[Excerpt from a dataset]
BEGIN

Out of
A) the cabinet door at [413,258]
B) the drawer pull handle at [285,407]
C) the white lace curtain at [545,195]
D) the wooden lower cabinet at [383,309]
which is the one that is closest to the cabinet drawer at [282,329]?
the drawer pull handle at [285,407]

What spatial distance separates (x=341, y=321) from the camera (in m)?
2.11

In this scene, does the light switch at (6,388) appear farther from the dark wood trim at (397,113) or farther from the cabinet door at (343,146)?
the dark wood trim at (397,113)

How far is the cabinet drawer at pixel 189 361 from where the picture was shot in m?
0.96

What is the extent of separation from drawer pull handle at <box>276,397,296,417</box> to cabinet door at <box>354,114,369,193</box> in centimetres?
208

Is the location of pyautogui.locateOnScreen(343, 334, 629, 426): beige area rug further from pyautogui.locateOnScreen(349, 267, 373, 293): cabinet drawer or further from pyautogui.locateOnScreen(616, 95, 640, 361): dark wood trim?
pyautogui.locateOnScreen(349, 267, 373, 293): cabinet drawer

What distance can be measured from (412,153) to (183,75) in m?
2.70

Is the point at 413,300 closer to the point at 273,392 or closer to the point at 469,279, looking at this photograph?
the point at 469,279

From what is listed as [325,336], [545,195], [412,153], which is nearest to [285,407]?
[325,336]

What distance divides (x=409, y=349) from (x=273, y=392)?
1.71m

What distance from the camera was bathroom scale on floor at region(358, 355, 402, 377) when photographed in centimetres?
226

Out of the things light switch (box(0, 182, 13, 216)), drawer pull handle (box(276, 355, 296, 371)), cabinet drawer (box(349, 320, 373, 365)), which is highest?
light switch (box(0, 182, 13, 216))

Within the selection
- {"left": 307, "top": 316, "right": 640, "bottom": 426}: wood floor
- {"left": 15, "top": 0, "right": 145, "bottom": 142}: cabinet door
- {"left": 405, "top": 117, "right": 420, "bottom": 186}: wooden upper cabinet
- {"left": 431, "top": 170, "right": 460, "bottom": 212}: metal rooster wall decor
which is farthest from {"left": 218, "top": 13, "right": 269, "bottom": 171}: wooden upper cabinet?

END

Copy out exactly the lines running from the line with "How far is the" to the end of the records, inclusive.

How far is the cabinet drawer at pixel 189 361 from where the picture was shot in m?
0.96

What is the extent of separation from drawer pull handle at <box>276,397,296,417</box> to cabinet door at <box>354,114,369,193</box> in centimetres?
208

Is the location of pyautogui.locateOnScreen(343, 334, 629, 426): beige area rug further from pyautogui.locateOnScreen(349, 267, 373, 293): cabinet drawer or further from pyautogui.locateOnScreen(616, 95, 640, 361): dark wood trim?
pyautogui.locateOnScreen(349, 267, 373, 293): cabinet drawer

What distance can be measured from (412,153) to (183,75) in m?
2.70

Is the point at 413,300 closer to the point at 273,392 or closer to the point at 469,279, looking at this photograph?
the point at 469,279

From what is listed as [325,336], [545,195], [412,153], which is nearest to [285,407]?
[325,336]

What distance divides (x=409, y=349) from (x=273, y=392)?
1.71m

What distance from the camera was bathroom scale on floor at region(358, 355, 402, 377) when photographed in centimetres?
226

Out of the things light switch (box(0, 182, 13, 216)), drawer pull handle (box(276, 355, 296, 371)), cabinet drawer (box(349, 320, 373, 365)), which is highest?
light switch (box(0, 182, 13, 216))

Within the selection
- {"left": 307, "top": 316, "right": 640, "bottom": 426}: wood floor
- {"left": 15, "top": 0, "right": 145, "bottom": 142}: cabinet door
- {"left": 405, "top": 117, "right": 420, "bottom": 186}: wooden upper cabinet
- {"left": 431, "top": 170, "right": 460, "bottom": 212}: metal rooster wall decor
which is farthest from {"left": 218, "top": 13, "right": 269, "bottom": 171}: wooden upper cabinet?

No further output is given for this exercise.